_Work instructions:_
1. From the forum thread about the lab error, reproduce the passage from "You just typed" up to and including "been exceeded !".
2. Name every variable that is assigned a value in the code the poster pasted into the shell in the forum thread.

_Source text:_
** begin **
C3W3 Lab error in Task4

Getting this error

student_01_c6b5de8980d8@cloudshell:~/lab-files (qwiklabs-gcp-01-3b94eac212a1)$ strategy = tf.distribute.experimental.MultiWorkerMirroredStrategy()
task_type = strategy.cluster_resolver.task_type
task_id = strategy.cluster_resolver.task_id
global_batch_size = per_worker_batch * strategy.num_replicas_in_sync
-bash: syntax error near unexpected token `(’
-bash: task_type: command not found
-bash: task_id: command not found
-bash: global_batch_size: command not found

You just typed the python expression on commandline instead of the appropriate file. The error is expected since the shell doesn’t understand python expressions. The prefix of bash says it all.

Should I type the file name in the parenthesis ?

Assuming that you’ve cloned the repo in the console environment, edit lab-files/mnist/main.py.

Unfortunately my quota for this lab has been exceeded !
How can this be extended

Please contact qwiklabs help.

Thank you for your quick response.
Since I am a non it professional picking up things, could you kindly explain in some details where and how I went wrong .
Also exactly what corrections I make in the code pasted in the first message.
** end **
_Records supplied:_
** begin **
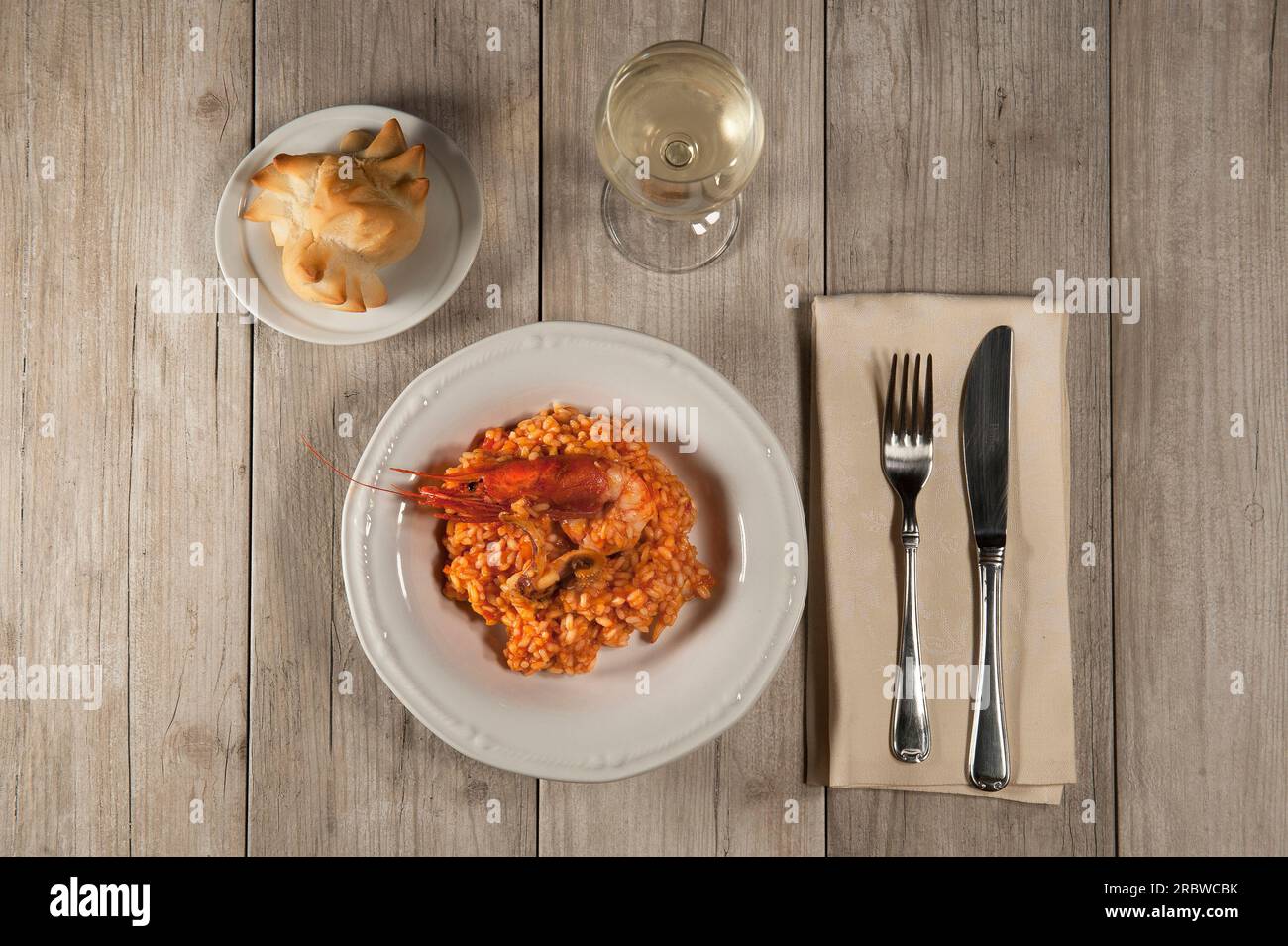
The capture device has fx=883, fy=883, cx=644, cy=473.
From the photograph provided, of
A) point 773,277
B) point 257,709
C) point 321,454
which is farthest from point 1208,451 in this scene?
** end **
_The responses:_
1.
You just typed the python expression on commandline instead of the appropriate file. The error is expected since the shell doesn’t understand python expressions. The prefix of bash says it all.

Should I type the file name in the parenthesis ?

Assuming that you’ve cloned the repo in the console environment, edit lab-files/mnist/main.py.

Unfortunately my quota for this lab has been exceeded !

2.
strategy
task_type
task_id
global_batch_size